Exercise
Only the lines from the one containing "pvc wallpaper/vinyl wallpaper/non-woven" through the end of the data are wanted, reproduced exactly and without pictures.

Collected data:
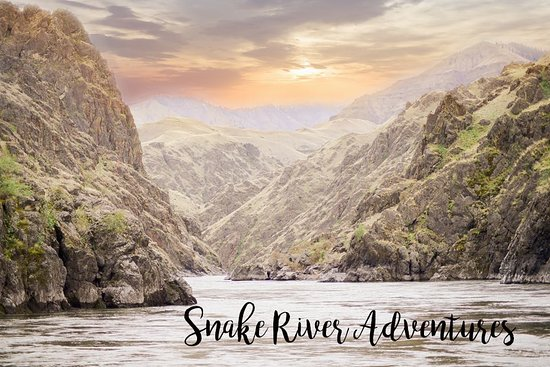 Lewiston, Αϊντάχο: Beautiful Hells Canyon on the Snake River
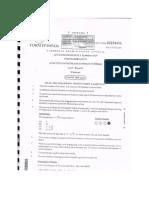 Cape Physics 2014 Unit 2 Paper 1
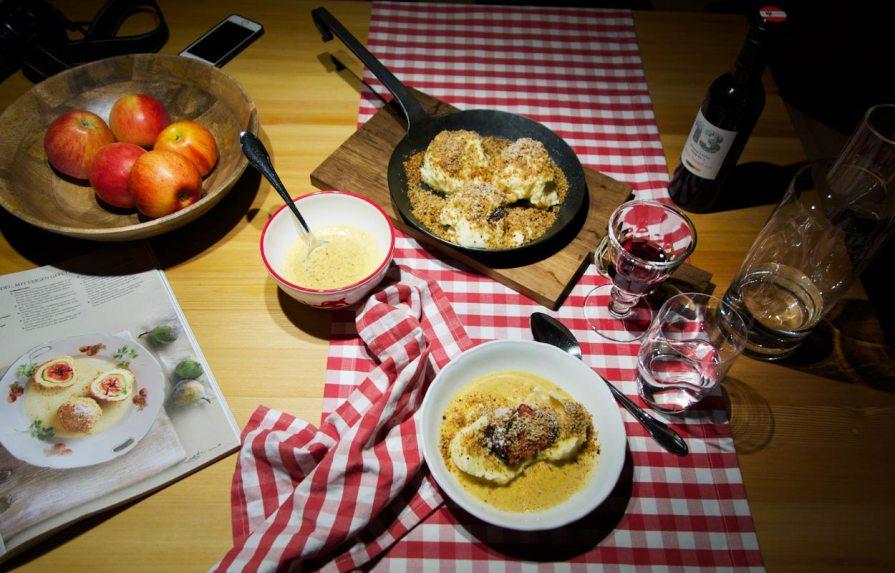 Abendessen nach Tiroler Art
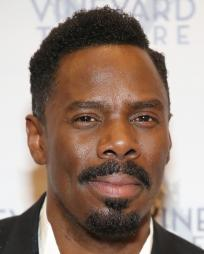 Colman Domingo Headshot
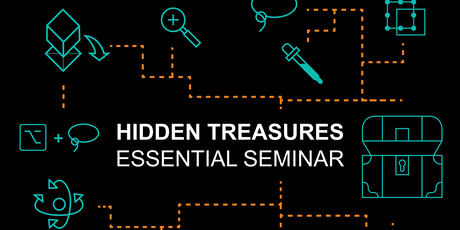 Vectorworks Hidden Treasures Seminar tickets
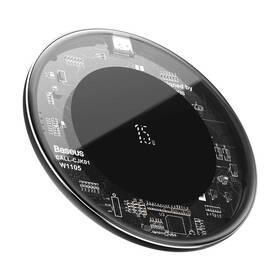 Bezdrátová nabíječka Baseus Simple 15W (WXJK-BA02) černá/průhledná
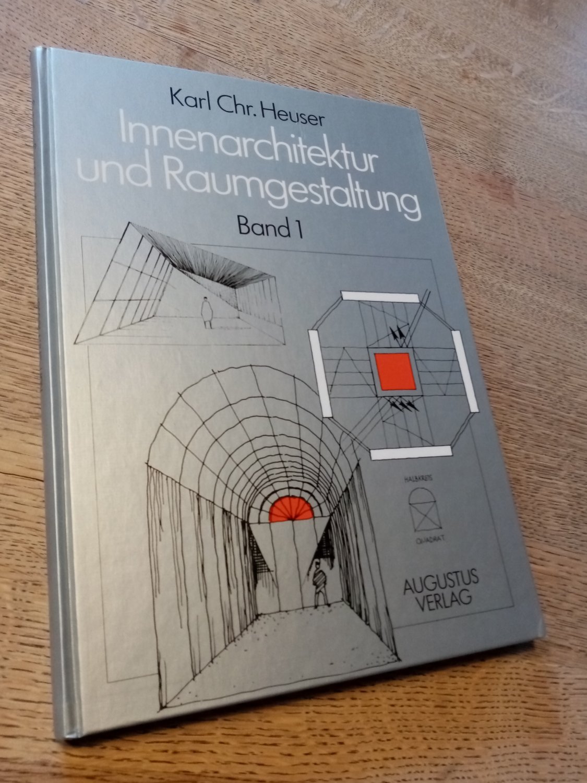 Innenarchitektur und Raumgestaltung Band 21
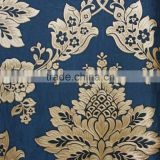 pvc wallpaper/vinyl wallpaper/non-woven wallpaper/metallic wallpaper/wallpaper design/wall paper/wallpaper factory manufacturer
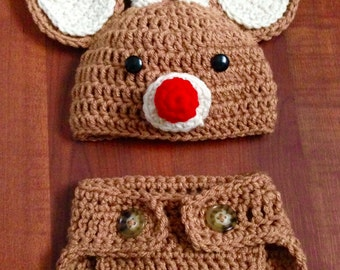 Reindeer Outfit, Christmas Costume, Rudolf, Newborn and 0-3 month, Reindeer Hat and Diaper Cover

Solution for this problem
 pvc wallpaper/vinyl wallpaper/non-woven wallpaper/metallic wallpaper/wallpaper design/wall paper/wallpaper factory manufacturer
 Reindeer Outfit, Christmas Costume, Rudolf, Newborn and 0-3 month, Reindeer Hat and Diaper Cover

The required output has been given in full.